Why had I chosen to approach Cage?

It was because we were at a similar stage in life. Since graduating from university two years earlier, we had made similar choices. Out of everyone in this small town, he was the one I could most easily see as a friend.

Besides, he and his boyfriend were the center of my brothers’ friend group. Cage and Quin hosted a lot of game nights. When Cage had first moved to town, he had invited me. But after turning down one too many, the invitations had stopped.

Step one, bump into Cage. Step two, invite him to join me on my run. Step three, casually bring up game night and express an interest in joining them. It seemed so simple.
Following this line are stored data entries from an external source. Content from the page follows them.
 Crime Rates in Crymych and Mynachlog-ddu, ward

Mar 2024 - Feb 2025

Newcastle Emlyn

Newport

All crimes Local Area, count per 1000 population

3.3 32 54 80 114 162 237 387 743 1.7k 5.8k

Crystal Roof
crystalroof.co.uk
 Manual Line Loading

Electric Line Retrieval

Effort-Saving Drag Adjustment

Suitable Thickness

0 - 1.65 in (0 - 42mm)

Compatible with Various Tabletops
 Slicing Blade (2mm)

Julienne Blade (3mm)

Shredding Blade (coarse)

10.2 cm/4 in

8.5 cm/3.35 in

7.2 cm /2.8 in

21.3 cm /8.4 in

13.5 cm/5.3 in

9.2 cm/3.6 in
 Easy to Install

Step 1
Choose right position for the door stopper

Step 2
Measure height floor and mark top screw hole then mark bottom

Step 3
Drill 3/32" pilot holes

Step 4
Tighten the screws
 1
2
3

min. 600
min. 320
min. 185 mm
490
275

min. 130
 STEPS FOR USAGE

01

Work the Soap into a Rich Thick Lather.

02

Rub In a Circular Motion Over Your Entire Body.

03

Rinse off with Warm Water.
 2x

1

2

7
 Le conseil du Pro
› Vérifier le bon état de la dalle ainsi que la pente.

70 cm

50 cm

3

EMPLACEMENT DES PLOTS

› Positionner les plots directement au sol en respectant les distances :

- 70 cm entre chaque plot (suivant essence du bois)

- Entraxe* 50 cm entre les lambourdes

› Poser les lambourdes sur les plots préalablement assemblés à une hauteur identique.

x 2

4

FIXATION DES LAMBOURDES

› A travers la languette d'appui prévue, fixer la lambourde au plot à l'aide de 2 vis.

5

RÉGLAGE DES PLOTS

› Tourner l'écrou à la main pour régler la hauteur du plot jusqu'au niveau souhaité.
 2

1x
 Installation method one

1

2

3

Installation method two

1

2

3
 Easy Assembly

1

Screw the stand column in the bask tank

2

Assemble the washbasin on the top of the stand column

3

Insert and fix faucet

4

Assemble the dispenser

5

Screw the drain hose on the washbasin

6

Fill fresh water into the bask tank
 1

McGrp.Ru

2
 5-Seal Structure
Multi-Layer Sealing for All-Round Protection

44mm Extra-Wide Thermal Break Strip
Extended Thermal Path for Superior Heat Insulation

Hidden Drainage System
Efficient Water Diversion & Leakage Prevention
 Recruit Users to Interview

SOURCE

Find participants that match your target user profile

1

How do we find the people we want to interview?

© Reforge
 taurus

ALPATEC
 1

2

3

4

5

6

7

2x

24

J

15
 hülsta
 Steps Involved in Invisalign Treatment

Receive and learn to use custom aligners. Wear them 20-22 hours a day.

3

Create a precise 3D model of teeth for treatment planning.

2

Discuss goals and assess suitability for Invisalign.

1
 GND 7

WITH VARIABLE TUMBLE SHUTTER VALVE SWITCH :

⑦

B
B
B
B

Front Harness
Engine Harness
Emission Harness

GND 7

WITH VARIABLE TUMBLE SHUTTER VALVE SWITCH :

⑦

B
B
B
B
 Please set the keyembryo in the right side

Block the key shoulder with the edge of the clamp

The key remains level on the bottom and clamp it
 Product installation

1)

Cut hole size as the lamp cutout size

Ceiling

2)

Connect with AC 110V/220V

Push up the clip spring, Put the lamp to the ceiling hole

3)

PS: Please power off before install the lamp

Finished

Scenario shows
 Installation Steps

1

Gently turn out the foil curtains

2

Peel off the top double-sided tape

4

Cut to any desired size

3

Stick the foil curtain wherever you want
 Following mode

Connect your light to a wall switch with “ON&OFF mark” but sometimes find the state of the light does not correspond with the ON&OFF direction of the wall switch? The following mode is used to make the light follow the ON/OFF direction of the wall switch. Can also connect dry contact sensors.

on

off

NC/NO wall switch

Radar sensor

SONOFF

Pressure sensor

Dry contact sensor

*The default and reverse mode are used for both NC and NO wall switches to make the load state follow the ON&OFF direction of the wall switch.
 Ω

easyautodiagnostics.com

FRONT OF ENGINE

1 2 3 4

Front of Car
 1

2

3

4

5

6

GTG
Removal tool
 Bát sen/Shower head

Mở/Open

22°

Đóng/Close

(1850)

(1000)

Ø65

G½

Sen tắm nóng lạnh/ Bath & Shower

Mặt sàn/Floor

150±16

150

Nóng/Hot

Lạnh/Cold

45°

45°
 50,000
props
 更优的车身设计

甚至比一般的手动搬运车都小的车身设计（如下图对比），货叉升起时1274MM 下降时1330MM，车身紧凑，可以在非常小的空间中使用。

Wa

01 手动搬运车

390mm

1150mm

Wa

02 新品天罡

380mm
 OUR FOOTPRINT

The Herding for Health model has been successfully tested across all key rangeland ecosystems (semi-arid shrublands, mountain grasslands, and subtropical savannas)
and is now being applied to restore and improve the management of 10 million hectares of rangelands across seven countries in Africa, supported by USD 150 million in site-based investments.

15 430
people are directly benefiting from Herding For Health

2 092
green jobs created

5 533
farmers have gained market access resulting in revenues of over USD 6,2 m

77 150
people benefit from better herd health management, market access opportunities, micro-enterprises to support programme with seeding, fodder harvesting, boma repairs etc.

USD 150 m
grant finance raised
Yet, it was only now, weeks after coming up with the plan, that I had mustered the courage to try.

Perhaps this was what finding yourself at the end of your rope looked like, an early morning jog meant to ask for something you desperately missed, human connection and a friend.

Doing my best not to over think this, I picked up my pace and rounded the neighborhood streets. With my heart thumping, Cage’s house came into view. I had timed it correctly, I could see Cage stretching on the driveway.

As I stared, my chest hurt. Caught under an avalanche of panic, I struggled to breathe.

I couldn’t do this. Not now. Not today. And just as Cage looked up noticing me jogging up his street, I turned around. Changing direction as if it had always been my plan, I jogged in the opposite direction.

I was a coward. There was no doubt about it. But worse than that, I was alone and would continue to be alone. Why couldn’t I get out of this? What was wrong with me?

Returning home and heading upstairs into the shower, I stood naked with the water pooling in my curly hair. How had I become this person? University had been so different. I had had friends and a life. Now, back home in small town Tennessee, I was…

“Come down stairs when you’re done,” my mother said knocking on the bathroom door. “I have a surprise for you.”

Snapped back to the here and now, I looked up. My mother had a surprise for me? What did she mean by that?

Shutting off the water and getting dressed, I opened the bathroom door. Immediately the smell of roasting Arabica beans hit me. God was it good. But I hadn’t set it to brew.

“Surprise!” my mother said after I headed downstairs and entered the kitchen.

In one of her hands was a coffee mug. In the other was a muffin with a lit candle stuck in it.

“What’s this?”

“We’re celebrating,” my mother said enthusiastically, with her brown skin aglow from the candlelight.

“What are we celebrating?” I asked wondering if I had forgotten a birthday.